ゴブリンとの戦闘は、想定そのままの展開にこそならなかったが、予定地への誘い込みからの火攻めには成功した。
包囲から逃れた者達もどうにか捕捉し、ほぼ撃滅に近い段階まで到達している。
火攻めはやはり有効で、混乱に陥ったためか咆哮突撃もほぼ見られなかった。地竜騎兵、狼騎兵で敵陣を切り裂いたことで、どこに突撃すべきか見定められなかったのかもしれない。
戦列を築いて待機していた赤備え勢以外は多くの者達が活躍したが、中でもブリッツとワスラム勢は激闘を見せた。それぞれの事情は、やはり戦いぶりに影響しているのだろう。負傷者は出たが、今回も死者なしで乗り切ることができた。
まずは一息ついたところで、後方から地民と呼ばれる神皇国系の狩人が連れてこられていた。
収容した避難民は安全を考えて、後方の集落跡に残してきている。なかなかワイルドな容姿のその狩人は、偵察の案内を志願してきたとのことだった。地形についてもそうだが、まだ身を潜めている者達がいると思われるので、心当たりを知らせたいそうだ。
いきなり見知らぬよそ者の群れが現れるよりも、土地の者が一緒の方が出て来やすいというのは道理である。特に周辺偵察を担当しているサスケの意見を聞こうと脳内通話をつなげようとしたところ、その狩人がいきなり倒れてびびらされた。
治癒術士を呼び出しつつ、低血糖を疑って果実水を飲ませたところ、どうにか回復した。聞けば、腹を空かした状態でここまでやってきたのだという。
食事を与えたところ、避難民の子どもたちにあげて欲しいからと食べようとしない。
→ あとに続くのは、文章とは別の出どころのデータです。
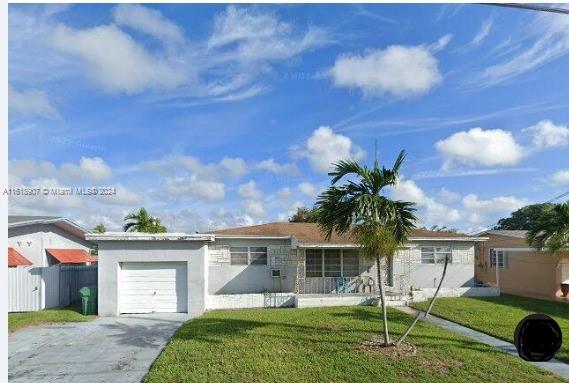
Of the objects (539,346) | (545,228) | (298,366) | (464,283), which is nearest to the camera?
(539,346)

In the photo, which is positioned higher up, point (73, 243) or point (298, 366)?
point (73, 243)

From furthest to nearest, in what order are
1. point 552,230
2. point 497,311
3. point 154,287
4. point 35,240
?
point 35,240 → point 552,230 → point 154,287 → point 497,311

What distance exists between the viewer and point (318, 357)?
934cm

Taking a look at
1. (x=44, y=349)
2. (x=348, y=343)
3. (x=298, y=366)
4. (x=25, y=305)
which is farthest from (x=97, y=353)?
(x=25, y=305)

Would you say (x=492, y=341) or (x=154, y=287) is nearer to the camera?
(x=492, y=341)

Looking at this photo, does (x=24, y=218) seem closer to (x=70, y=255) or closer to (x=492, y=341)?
(x=70, y=255)

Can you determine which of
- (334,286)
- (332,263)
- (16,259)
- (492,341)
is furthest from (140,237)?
(492,341)

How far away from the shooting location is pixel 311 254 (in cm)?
2019

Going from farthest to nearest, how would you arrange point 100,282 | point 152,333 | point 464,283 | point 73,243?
point 73,243
point 464,283
point 100,282
point 152,333

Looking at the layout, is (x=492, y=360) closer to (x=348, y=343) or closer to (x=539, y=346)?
(x=348, y=343)

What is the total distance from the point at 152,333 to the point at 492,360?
8.99 meters

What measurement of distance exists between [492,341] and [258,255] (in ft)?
35.5

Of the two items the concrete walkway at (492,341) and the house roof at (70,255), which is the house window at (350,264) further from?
the house roof at (70,255)

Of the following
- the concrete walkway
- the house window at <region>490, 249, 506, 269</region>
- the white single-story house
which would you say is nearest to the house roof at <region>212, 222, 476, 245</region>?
the white single-story house
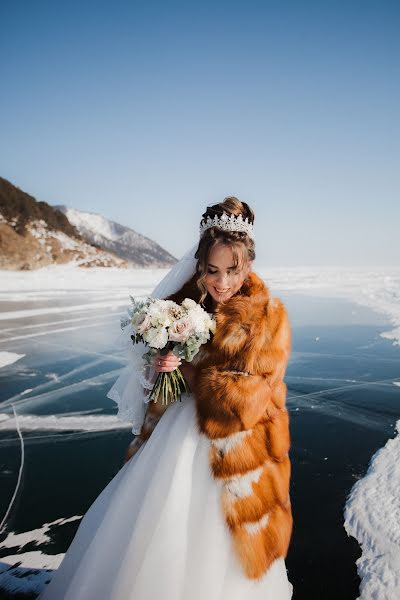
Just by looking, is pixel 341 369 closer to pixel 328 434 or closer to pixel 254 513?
pixel 328 434

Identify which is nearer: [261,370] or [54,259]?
[261,370]

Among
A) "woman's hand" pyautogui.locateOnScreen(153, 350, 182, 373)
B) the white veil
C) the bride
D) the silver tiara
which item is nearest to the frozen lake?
the bride

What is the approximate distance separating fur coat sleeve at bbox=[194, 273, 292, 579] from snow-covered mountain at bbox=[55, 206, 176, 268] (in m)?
131

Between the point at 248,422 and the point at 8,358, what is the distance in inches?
279

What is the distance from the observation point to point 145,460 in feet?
5.66

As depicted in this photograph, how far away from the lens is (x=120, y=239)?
172750 mm

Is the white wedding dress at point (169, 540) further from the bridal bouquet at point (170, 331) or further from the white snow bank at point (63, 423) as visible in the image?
the white snow bank at point (63, 423)

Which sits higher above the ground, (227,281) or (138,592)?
(227,281)

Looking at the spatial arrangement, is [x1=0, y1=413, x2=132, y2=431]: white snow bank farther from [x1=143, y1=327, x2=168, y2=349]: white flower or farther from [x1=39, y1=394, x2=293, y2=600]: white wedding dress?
[x1=143, y1=327, x2=168, y2=349]: white flower

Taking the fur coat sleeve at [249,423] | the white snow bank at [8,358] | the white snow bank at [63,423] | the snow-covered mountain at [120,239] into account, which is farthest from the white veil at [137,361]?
the snow-covered mountain at [120,239]

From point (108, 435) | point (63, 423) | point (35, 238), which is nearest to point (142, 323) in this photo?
point (108, 435)

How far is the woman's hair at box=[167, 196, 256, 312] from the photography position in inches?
75.4

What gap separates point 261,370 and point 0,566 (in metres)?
2.29

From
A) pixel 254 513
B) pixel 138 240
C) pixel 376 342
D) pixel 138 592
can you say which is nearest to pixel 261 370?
pixel 254 513
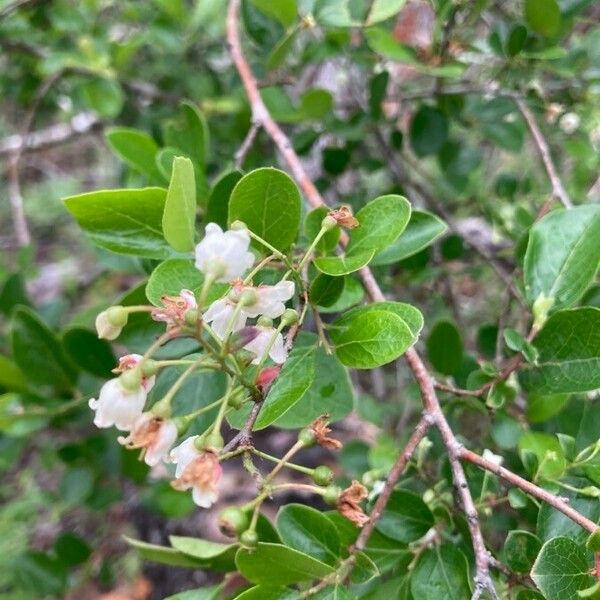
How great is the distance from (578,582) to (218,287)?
17.4 inches

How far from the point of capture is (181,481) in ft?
1.87

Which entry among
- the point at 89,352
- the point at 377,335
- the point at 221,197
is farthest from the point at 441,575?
the point at 89,352

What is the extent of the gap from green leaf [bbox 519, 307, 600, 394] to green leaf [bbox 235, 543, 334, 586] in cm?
34

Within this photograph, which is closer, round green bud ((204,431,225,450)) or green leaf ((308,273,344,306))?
round green bud ((204,431,225,450))

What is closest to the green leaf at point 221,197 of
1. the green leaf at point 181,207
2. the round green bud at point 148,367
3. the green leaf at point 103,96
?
the green leaf at point 181,207

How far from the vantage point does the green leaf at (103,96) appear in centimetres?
149

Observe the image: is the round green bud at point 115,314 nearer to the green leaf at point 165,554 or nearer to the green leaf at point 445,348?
the green leaf at point 165,554

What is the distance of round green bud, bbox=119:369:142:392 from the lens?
1.88ft

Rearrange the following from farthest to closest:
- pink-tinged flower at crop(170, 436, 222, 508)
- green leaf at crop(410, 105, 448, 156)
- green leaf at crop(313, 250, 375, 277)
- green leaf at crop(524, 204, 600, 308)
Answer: green leaf at crop(410, 105, 448, 156) → green leaf at crop(524, 204, 600, 308) → green leaf at crop(313, 250, 375, 277) → pink-tinged flower at crop(170, 436, 222, 508)

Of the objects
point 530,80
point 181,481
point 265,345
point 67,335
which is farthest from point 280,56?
point 181,481

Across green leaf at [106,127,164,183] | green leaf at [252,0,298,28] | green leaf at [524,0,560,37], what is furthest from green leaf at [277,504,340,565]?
green leaf at [524,0,560,37]

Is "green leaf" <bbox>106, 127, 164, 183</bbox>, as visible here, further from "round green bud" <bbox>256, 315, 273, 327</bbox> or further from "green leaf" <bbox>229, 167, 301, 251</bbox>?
"round green bud" <bbox>256, 315, 273, 327</bbox>

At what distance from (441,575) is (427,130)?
957 millimetres

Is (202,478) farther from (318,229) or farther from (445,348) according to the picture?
(445,348)
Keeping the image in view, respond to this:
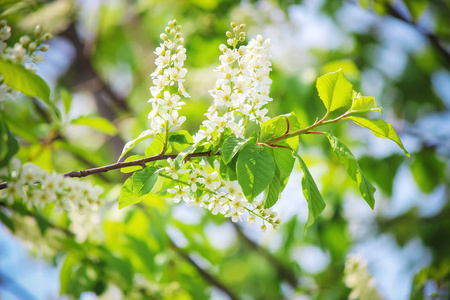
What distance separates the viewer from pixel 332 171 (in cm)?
322

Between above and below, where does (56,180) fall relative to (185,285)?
above

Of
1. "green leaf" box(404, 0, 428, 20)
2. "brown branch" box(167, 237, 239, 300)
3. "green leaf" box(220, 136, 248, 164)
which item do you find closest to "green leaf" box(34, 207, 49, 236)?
"green leaf" box(220, 136, 248, 164)

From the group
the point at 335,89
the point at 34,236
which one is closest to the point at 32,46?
the point at 335,89

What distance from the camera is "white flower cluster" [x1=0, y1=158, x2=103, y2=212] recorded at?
101cm

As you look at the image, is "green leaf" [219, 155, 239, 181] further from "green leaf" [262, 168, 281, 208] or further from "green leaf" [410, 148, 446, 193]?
"green leaf" [410, 148, 446, 193]

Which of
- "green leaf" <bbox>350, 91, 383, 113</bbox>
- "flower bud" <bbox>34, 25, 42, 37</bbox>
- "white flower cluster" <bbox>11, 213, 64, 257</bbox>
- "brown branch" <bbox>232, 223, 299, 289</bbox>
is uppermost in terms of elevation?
"flower bud" <bbox>34, 25, 42, 37</bbox>

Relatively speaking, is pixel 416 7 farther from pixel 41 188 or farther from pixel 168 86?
pixel 41 188

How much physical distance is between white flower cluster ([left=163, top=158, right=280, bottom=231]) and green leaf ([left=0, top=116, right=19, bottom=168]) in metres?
0.38

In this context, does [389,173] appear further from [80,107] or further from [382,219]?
[80,107]

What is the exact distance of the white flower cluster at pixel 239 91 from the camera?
3.39 feet

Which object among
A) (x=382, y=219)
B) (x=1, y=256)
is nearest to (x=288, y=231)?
(x=382, y=219)

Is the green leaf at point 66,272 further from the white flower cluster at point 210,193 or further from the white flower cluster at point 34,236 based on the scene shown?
the white flower cluster at point 210,193

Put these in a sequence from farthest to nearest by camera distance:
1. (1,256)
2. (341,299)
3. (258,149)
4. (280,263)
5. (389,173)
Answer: (280,263), (1,256), (389,173), (341,299), (258,149)

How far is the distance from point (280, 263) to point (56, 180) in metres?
3.32
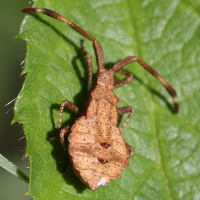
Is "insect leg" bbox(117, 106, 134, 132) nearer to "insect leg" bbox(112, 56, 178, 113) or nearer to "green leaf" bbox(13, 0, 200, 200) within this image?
"green leaf" bbox(13, 0, 200, 200)

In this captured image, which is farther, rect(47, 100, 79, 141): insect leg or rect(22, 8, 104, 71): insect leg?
rect(22, 8, 104, 71): insect leg

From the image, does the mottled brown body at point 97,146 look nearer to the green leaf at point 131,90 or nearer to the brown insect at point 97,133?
the brown insect at point 97,133

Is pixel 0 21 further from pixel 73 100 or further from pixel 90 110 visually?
pixel 90 110

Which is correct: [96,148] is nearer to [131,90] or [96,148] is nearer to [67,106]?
[67,106]

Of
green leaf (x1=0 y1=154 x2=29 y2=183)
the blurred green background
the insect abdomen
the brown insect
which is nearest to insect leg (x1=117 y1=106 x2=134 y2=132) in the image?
the brown insect

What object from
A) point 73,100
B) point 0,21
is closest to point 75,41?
point 73,100

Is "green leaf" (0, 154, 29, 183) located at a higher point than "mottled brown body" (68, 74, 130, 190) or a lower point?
lower

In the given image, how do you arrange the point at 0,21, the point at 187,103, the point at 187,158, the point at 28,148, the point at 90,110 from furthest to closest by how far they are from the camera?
the point at 0,21, the point at 187,103, the point at 187,158, the point at 90,110, the point at 28,148
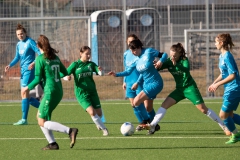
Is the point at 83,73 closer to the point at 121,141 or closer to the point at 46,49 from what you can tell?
the point at 121,141

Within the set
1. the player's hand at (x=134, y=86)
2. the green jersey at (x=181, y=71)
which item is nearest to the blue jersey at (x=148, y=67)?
the green jersey at (x=181, y=71)

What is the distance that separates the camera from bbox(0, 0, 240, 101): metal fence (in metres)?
18.2

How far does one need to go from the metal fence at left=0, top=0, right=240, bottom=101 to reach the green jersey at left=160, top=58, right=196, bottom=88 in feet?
24.3

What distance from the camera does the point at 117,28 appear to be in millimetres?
18359

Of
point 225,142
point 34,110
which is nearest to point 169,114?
point 34,110

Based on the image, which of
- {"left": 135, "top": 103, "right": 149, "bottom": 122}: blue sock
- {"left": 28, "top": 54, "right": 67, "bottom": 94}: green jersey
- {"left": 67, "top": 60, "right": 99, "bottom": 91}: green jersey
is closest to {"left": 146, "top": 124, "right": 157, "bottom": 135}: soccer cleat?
{"left": 135, "top": 103, "right": 149, "bottom": 122}: blue sock

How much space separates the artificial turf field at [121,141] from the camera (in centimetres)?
891

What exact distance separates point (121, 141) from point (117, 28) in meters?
8.40

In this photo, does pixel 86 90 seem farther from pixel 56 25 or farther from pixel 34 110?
pixel 56 25

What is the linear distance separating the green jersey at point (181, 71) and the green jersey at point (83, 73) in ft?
4.03

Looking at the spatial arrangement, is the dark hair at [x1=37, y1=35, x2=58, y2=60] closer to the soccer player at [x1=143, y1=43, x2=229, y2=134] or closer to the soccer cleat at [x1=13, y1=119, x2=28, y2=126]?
the soccer player at [x1=143, y1=43, x2=229, y2=134]

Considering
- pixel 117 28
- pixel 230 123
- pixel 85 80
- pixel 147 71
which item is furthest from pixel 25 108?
pixel 117 28

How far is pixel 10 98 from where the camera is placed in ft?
60.6

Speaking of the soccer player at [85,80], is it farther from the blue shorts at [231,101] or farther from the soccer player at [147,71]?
the blue shorts at [231,101]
やってきていたセルリアに冷ややかな叱責を受け、顔を青ざめさせながらようやく食事を口にしたその狩人から、避難所での状況が語られた。
避難所では食料が足らず、子どもたちに優先的に食べさせた結果、特に大人の男性はほとんど絶食に近い状態となっているそうだ。避難民向けの食事は、満腹させられるほどではないにしても、飢える量ではないはずである。
微妙な事柄の裏付け調査は、サイゾウが適任と思われた。程なく調査結果がもたらされた。